Integrative (primary) gait disorders (higher-level gait disorders) most often occur in old age and are not associated with other motor or sensory disorders. They can be caused by damage to various links of the cortical-subcortical motor circle (frontal cortex, basal ganglia, thalamus), frontal-cerebellar connections, as well as functionally associated with them brainstem-spinal systems and limbic structures. Damage to different links of these circles in some cases can lead to the prevalence of balance disorders with the absence or inadequacy of postural synergies, in other cases - to the prevalence of disorders of initiation and maintenance of walking. However, most often a combination of both types of disorders in various proportions is observed. In this regard, the allocation of individual syndromes within the framework of higher-level gait disorders is conditional, since the boundaries between them are not clear enough, and as the disease progresses, one of the syndromes can turn into another. Moreover, in many diseases, higher-level gait disorders are superimposed on lower and middle-level syndromes, which significantly complicates the overall picture of movement disorders. Nevertheless, such a selection of individual syndromes is justified from a practical point of view, since it allows us to emphasize the leading mechanism of gait disorders.

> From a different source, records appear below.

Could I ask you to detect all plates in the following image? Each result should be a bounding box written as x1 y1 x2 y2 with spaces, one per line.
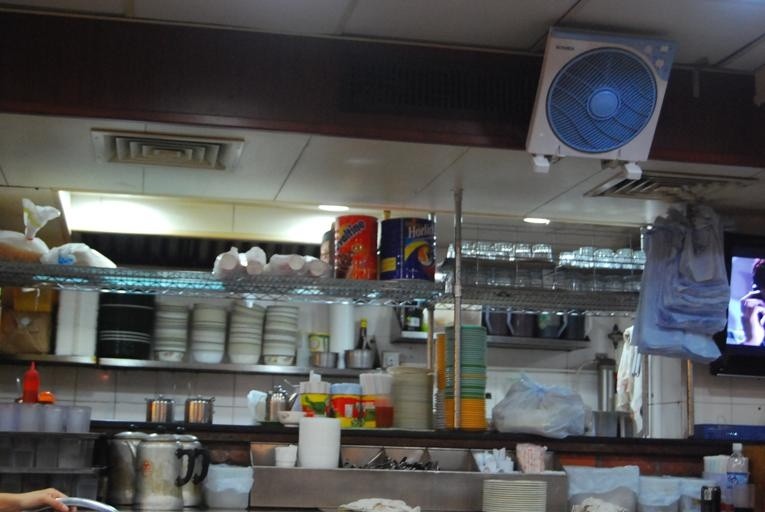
481 478 548 512
296 417 341 470
434 326 492 428
385 364 432 430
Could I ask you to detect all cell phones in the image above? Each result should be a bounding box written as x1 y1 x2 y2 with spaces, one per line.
751 284 765 328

Integrative gait disorders are much more variable and dependent on the situation, surface properties, emotional and cognitive factors than disorders of the lower and middle levels. They are less amenable to correction by compensatory mechanisms, the inadequacy of which is precisely their characteristic feature. Diseases manifested by integrative gait disorders

Group of diseases

Nosology

Vascular lesions of the brain

Ischemic and hemorrhagic strokes with damage to the frontal lobes, basal ganglia, midbrain or their connections. Dyscirculatory encephalopathy (diffuse ischemic damage to white matter, lacunar status)

Neurodegenerative diseases

Progressive supranuclear palsy, multiple system atrophy, corticobasal degeneration, dementia with Lewy bodies, Parkinson's disease (late stage), frontotemporal dementia, Alzheimer's disease, juvenile Huntington's disease, hepatolenticular degeneration. Idiopathic dysbasias

Infectious diseases of the central nervous system

Creutzfeldt-Jakob disease, neurosyphilis, HIV encephalopathy

Other diseases

Normal pressure hydrocephalus.

Hypoxic encephalopathy.

Tumors of the frontal and deep localization

Cases of higher-level gait disorders have been described in the past under various names - "gait apraxia", "astasia-abasia", "frontal ataxia", "magnetic gait", "lower-body parkinsonism", etc. JG Nutt et al. (1993) identified 5 main syndromes of higher-level gait disorders: cautious gait, frontal gait disorder, frontal balance disorder, subcortical balance disorder, isolated gait initiation disorder. There are 4 variants of integrative gait disorders.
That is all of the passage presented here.